Escribo estas líneas a pocas horas de la llegada del huracán Leslie, o lo que quede de él, a Barcelona. Poniéndome la venda antes de la herida, ya visualizo el desastre. Barcelona, suelen decir los políticos, es una ciudad que no está preparada para los excesos de la naturaleza. Lo grave del asunto es que esa excusa ya se utilizaba en la época de Porcioles, de la que han pasado los suficientes años como para que nos tomemos la lluvia en serio. Por el contrario, cada vez que cae más agua de la soportable, esto se convierte en un caos: se inundan los bajos de los edificios, se inunda el metro, se caen los árboles, se estropean los semáforos y suceden todo tipo de cosas que no pasan en lugares sometidos a climas rigurosos. Es que en esos sitios están más preparados, nos dicen los políticos. Y se quedan tan anchos.

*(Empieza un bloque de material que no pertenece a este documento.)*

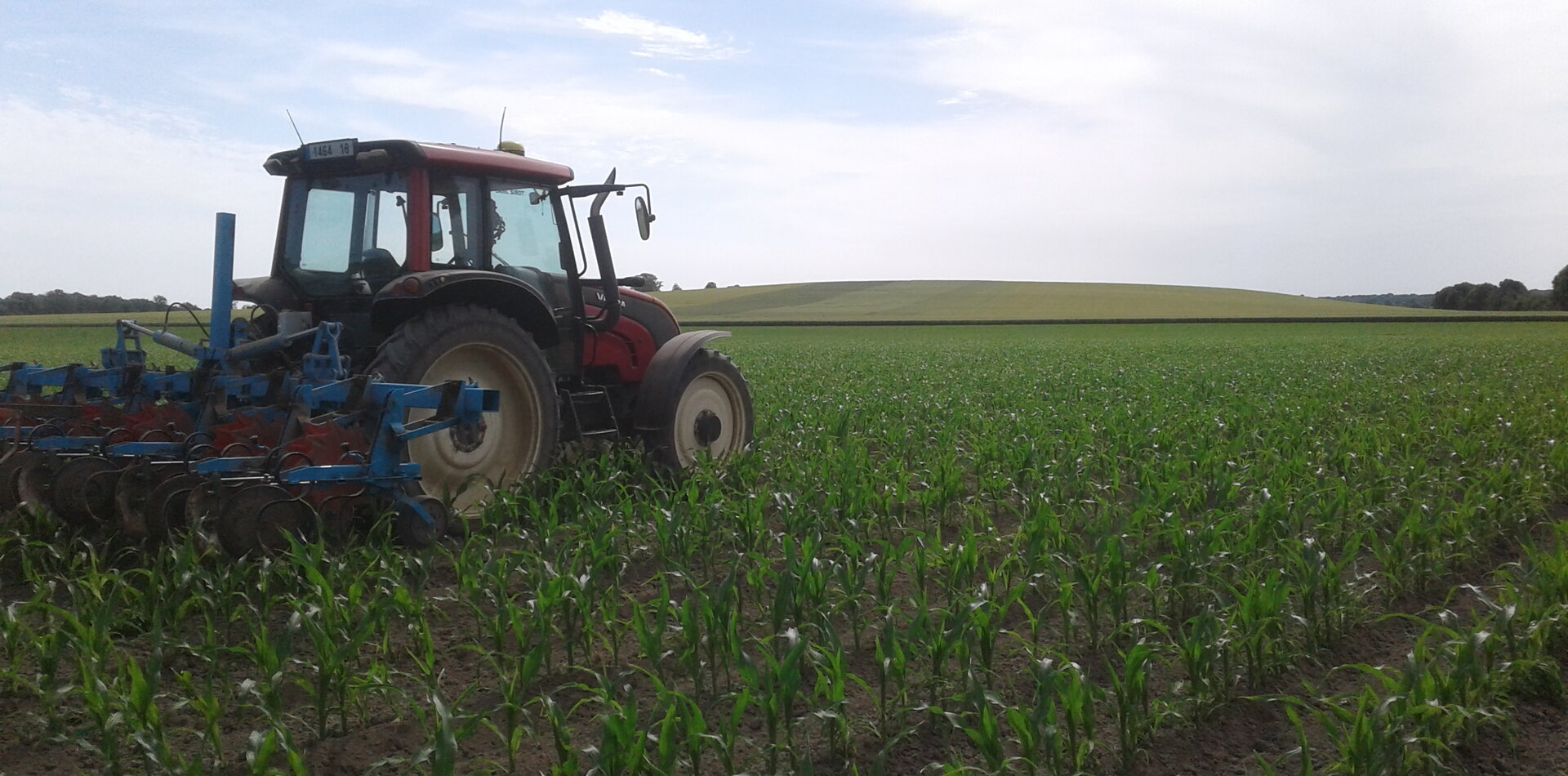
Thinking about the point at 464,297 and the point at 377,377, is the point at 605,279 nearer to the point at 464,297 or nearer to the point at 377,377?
the point at 464,297

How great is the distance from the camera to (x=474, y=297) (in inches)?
231

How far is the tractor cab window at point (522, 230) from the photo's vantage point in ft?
20.9

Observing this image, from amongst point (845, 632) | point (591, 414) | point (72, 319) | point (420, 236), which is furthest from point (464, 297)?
point (72, 319)

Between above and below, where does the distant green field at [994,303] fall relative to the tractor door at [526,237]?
above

La lluvia en Barcelona es como esa basílica gaudiniana que no se acaba de construir jamás. O como esas zonas que uno siempre ha visto en obras, al parecer interminables (pienso en las plazas de Lesseps o de las Glorias). Es algo inefable, inevitable, que se encaja estoicamente como si fuésemos trogloditas que miran al cielo preguntándose qué habrán hecho para que Dios la tome con ellos de esa manera. Cierto es que nunca se producen tragedias como la de Mallorca de los últimos días, pero sí una serie de molestias que tal vez podrían evitarse si alguien se las tomara mínimamente en serio. Quien lo hiciese podría incluirlo en su programa electoral, incidiendo en que, si ciudades mucho más lluviosas que Barcelona evitan el caos de estar por casa que se instala entre nosotros cada vez que caen ocho gotas en vez de cuatro, con mayor motivo podríamos nosotros evitar los desastres de rigor. Si las alcantarillas no tragan, ¿no se podría hacer algo para que sí lo hicieran? Si los bajos se inundan, ¿no se podría evitar de alguna manera? Si los apagones te dejan a oscuras, ¿no iría siendo hora de revisar la red eléctrica?

Son sugerencias razonables y ajenas tanto al prusés como a la tradicional pugna entre la izquierda y la derecha. Se basan en el sentido común, pero eso no debe ser suficiente. Como la catástrofe es un poco de chichinabo y no suele durar mucho, optamos por el fatalismo del troglodita y esperamos que no se repita, aunque no hagamos nada por evitarla. Tal vez porque es un tema políticamente inservible. O tal vez porque la prevención es para los de Oslo y Estocolmo, donde llueve, nieva y hace un frío que pela. ¡Que prevengan ellos! Aquí, a pasar la fregona y aire, que enseguida sale el sol dispuesto a alumbrar la gallardía de nuestros hombres, la belleza de nuestras mujeres y el empoderamiento de nuestros transexuales. Como si fuésemos españoles, vamos.